Exercise directions: Leave out the pictures and retype, exactly, the lines below from the line with "- Ảnh 2. Ra" up to and including the line with "NAUTICA_MARINE_300", nothing more.

Available records:

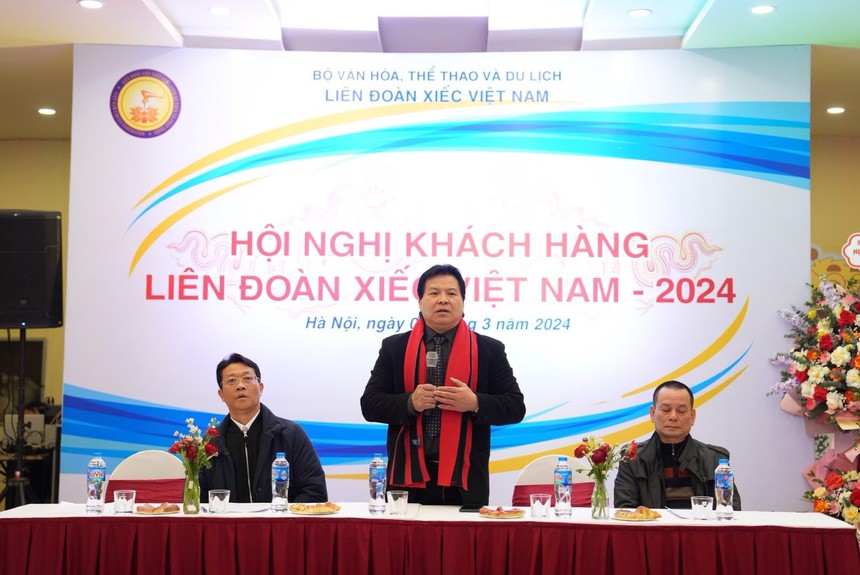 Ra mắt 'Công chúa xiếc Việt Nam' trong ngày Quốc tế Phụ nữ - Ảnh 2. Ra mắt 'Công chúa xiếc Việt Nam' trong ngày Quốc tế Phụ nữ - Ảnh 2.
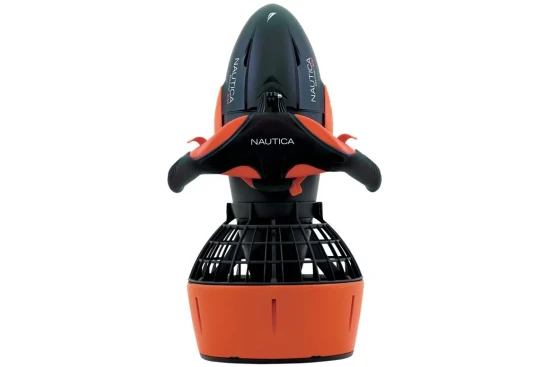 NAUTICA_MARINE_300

==

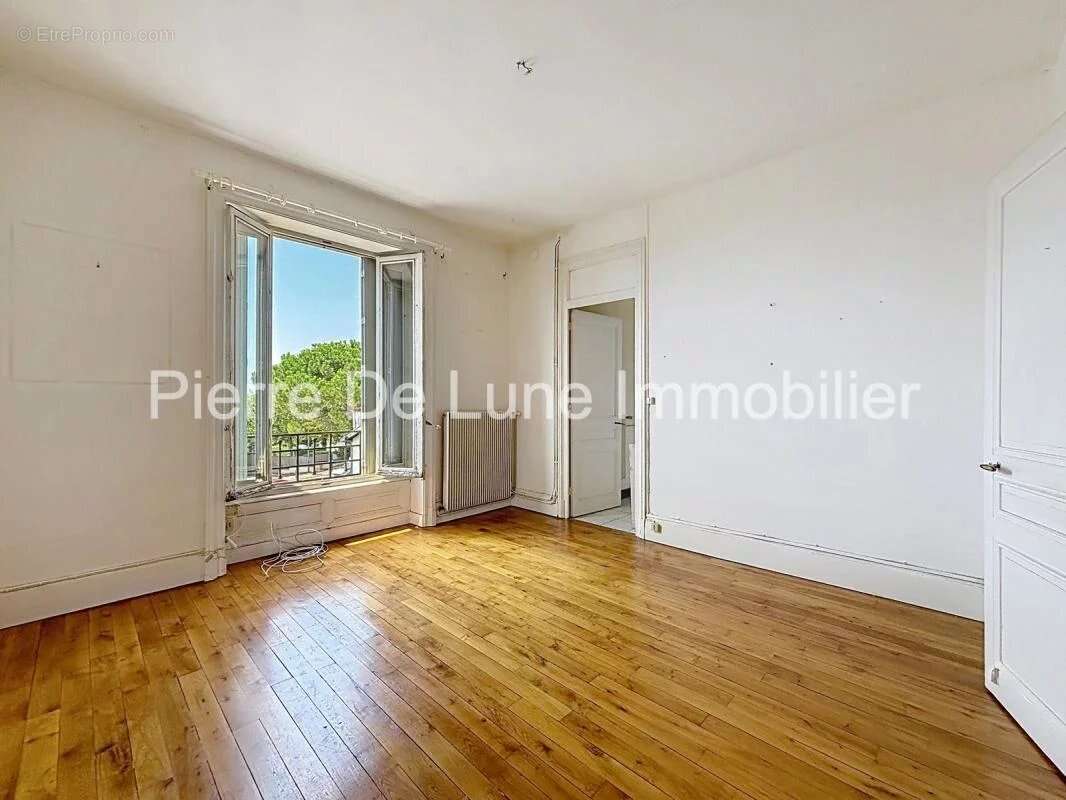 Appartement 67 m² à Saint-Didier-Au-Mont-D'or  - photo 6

==

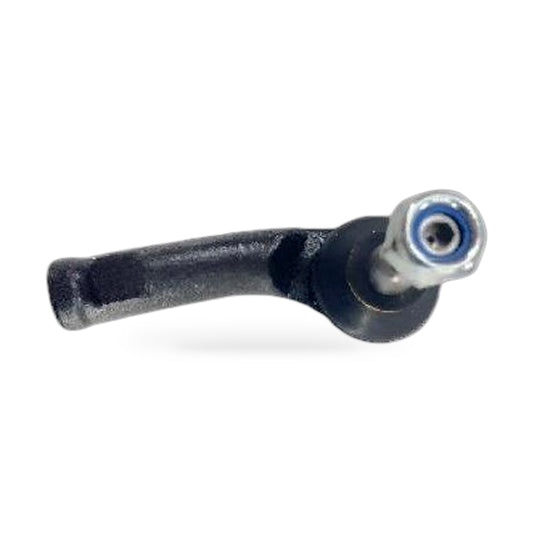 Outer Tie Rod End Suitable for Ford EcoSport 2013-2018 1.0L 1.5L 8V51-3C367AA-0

Written answer:
 Ra mắt 'Công chúa xiếc Việt Nam' trong ngày Quốc tế Phụ nữ - Ảnh 2. Ra mắt 'Công chúa xiếc Việt Nam' trong ngày Quốc tế Phụ nữ - Ảnh 2.
 NAUTICA_MARINE_300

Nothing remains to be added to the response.